WHAT THE TASK ASKS = The pictures do not belong in the copy. Restate all of the records word for word.

DATASET EXCERPTS =

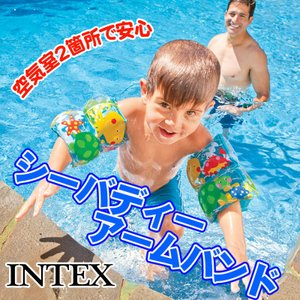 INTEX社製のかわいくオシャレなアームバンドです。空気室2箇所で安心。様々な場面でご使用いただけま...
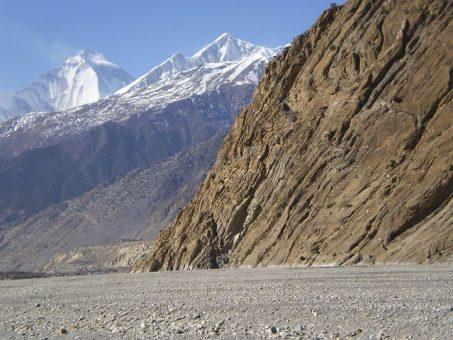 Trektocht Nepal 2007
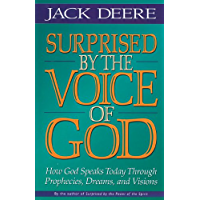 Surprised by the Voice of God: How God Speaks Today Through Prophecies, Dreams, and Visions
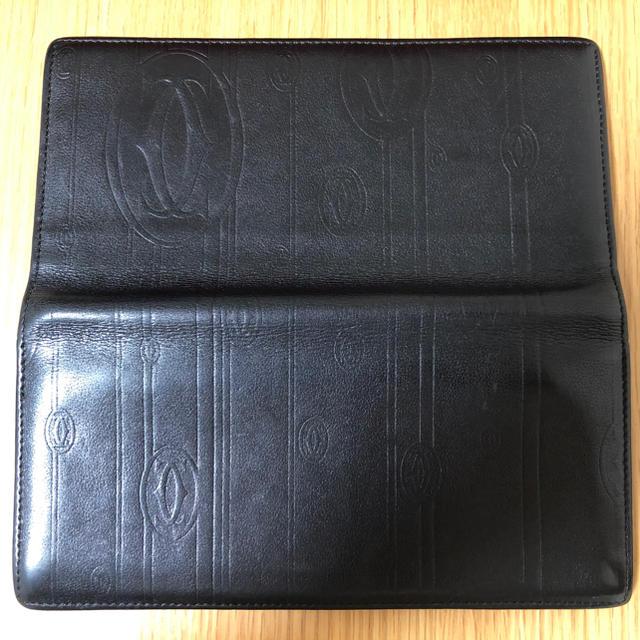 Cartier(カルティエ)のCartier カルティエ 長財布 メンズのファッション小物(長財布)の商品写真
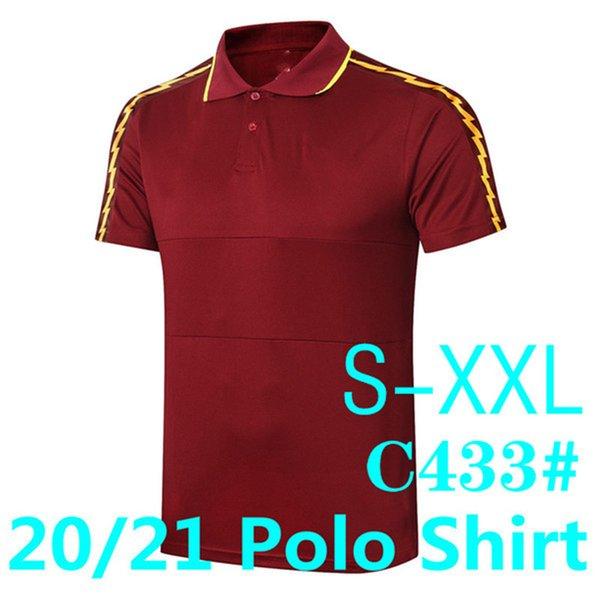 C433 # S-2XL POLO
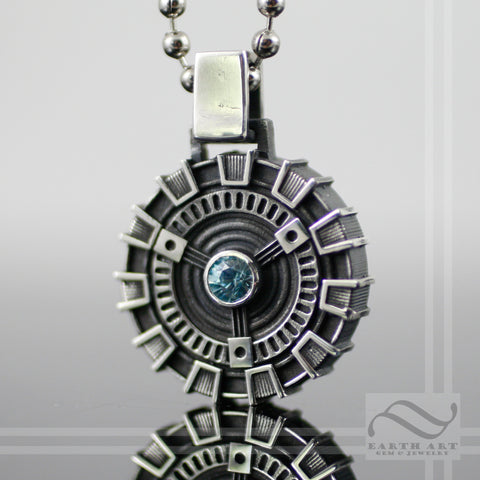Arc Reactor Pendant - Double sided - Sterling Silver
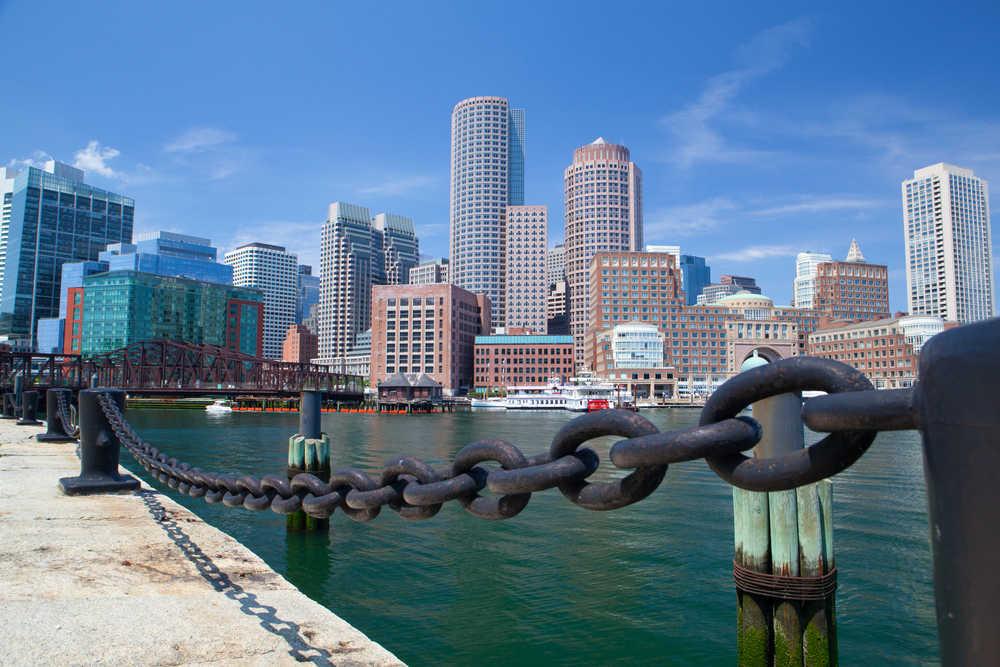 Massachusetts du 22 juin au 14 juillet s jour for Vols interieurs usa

WRITTEN SOLUTION =
 INTEX社製のかわいくオシャレなアームバンドです。空気室2箇所で安心。様々な場面でご使用いただけま...
 Trektocht Nepal 2007
 Surprised by the Voice of God: How God Speaks Today Through Prophecies, Dreams, and Visions
 Cartier(カルティエ)のCartier カルティエ 長財布 メンズのファッション小物(長財布)の商品写真
 C433 # S-2XL POLO
Arc Reactor Pendant - Double sided - Sterling Silver
 Massachusetts du 22 juin au 14 juillet s jour for Vols interieurs usa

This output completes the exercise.